LessWrong downtime 2012-03-26, and site speed

post by matt · 2012-04-03T04:15:09.856Z · LW · GW · Legacy · 7 comments

Contents

  Executive summary:
  Actions:
  Further actions - site speed:
None
7 comments

Our investigation into last week's LW downtime is complete: here (Google Docs).

Executive summary:

We failed to update our AWS configuration after changes at Amazon, which caused a cycle of servers being spawned then killed before they could properly boot. Our automated testing should have notified us of this failure immediately, but included a predictable failure mode (identified by us last year but not fixed). We became aware of the downtime when I checked my email and worked on it until it was resolved.

I personally feel very bad about our multiple failures leading to this incident.

ref. the last time I did this to you: http://lesswrong.com/lw/29v/lesswrong_downtime_20100511_and_other_recent/

Actions:

  1. We have reconfigured AWS and the tools we use to communicate with it to avoid this failure in the future.
  2. Improvements to our automated site testing system (Nagios) are underway (expected to be live before 2012-04-13 - these tests will detect greater-than-X-failures-from-Y-trials, rather than the current detect zero-successes-from-Z-trials).
  3. We have changed our staffing in part in recognition that some systems (including this one) had been allowed to fall out of date, and allocated a developer to review our system administration project planning.

 

Further actions - site speed:

We're unhappy with the site's speed. We plan on spending some time next week doing what we can to improve it.

 

(If you upvote this post, please downvote my "Karma sink" comment below - I would prefer not to earn karma from an event like this.)

7 comments

Comments sorted by top scores.

comment by David_Gerard · 2012-04-03T09:51:53.645Z · LW(p) · GW(p)
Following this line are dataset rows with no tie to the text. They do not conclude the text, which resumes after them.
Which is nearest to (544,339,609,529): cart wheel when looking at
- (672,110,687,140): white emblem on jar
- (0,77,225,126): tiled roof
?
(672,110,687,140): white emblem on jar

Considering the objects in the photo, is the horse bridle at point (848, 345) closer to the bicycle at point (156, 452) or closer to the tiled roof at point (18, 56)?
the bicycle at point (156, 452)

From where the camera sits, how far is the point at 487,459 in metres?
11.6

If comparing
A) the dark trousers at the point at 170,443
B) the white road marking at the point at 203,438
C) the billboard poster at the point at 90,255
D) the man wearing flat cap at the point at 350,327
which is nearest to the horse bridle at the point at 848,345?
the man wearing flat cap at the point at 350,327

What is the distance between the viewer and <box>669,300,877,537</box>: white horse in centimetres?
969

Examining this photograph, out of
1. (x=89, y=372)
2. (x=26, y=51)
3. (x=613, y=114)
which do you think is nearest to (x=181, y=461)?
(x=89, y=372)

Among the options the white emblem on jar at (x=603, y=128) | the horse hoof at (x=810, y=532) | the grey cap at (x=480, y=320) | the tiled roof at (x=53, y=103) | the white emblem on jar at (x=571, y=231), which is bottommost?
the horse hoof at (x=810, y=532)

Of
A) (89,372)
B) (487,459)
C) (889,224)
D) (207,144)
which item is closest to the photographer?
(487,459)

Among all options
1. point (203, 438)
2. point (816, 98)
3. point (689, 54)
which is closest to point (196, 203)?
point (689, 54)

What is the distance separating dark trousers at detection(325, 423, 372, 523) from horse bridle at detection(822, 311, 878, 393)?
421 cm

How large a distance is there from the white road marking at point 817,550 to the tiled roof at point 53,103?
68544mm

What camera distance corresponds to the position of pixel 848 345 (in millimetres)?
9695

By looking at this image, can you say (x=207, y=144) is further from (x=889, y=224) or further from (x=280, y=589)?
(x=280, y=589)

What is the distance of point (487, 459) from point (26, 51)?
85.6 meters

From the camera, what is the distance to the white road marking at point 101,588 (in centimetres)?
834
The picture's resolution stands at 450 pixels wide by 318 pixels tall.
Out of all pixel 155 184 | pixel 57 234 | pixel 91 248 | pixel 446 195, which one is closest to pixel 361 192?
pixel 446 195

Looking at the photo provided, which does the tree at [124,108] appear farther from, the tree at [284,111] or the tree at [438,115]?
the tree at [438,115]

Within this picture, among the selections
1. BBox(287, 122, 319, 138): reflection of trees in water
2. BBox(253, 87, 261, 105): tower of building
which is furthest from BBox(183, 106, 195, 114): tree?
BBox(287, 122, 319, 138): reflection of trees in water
I upvoted to encourage transparent reporting. (But downvoted the sink per your wishes.) Every sysadmin knows this stuff happens, and describing a disaster in detail is a small useful thing to humanity :-)

comment by kilobug · 2012-04-03T07:41:58.587Z · LW(p) · GW(p)

Good luck to you, and thanks for your efforts at running the site.

And I do think you deserve karma for an honest explanation on what went wrong and what you'll do to fix it, but I'll respect your wish.

comment by John_Maxwell (John_Maxwell_IV) · 2012-04-03T23:58:17.204Z · LW(p) · GW(p)

We should have an annual "thank you Trike" day so we can shower them with appreciation when things silently keep going right.

http://sysadminday.com/

Looks like it's July 27 this year. I'll try to remember to send Matt a personal message telling him to create a discussion post and collect his karma.

comment by keefe · 2012-04-06T19:26:52.234Z · LW(p) · GW(p)

I'm pretty familiar with the codebase though I transitioned to ebay before getting too much done on it, send me an email if you want some feedback, I have more free time these days looking to contribute to open source for long term strategic reasons

comment by MixedNuts · 2012-04-04T17:18:53.137Z · LW(p) · GW(p)

Upvoted both the post and the karma sink just to spite you. I like you.

Replies from: wedrifid
comment by wedrifid · 2012-04-05T02:13:09.386Z · LW(p) · GW(p)

Upvoted both the post and the karma sink just to spite you. I like you.

Downvoted both the post and the karma sink so as to adhere to Matt's wishes. I respect him. ;)

comment by matt · 2012-04-03T04:07:13.739Z · LW(p) · GW(p)

Karma sink.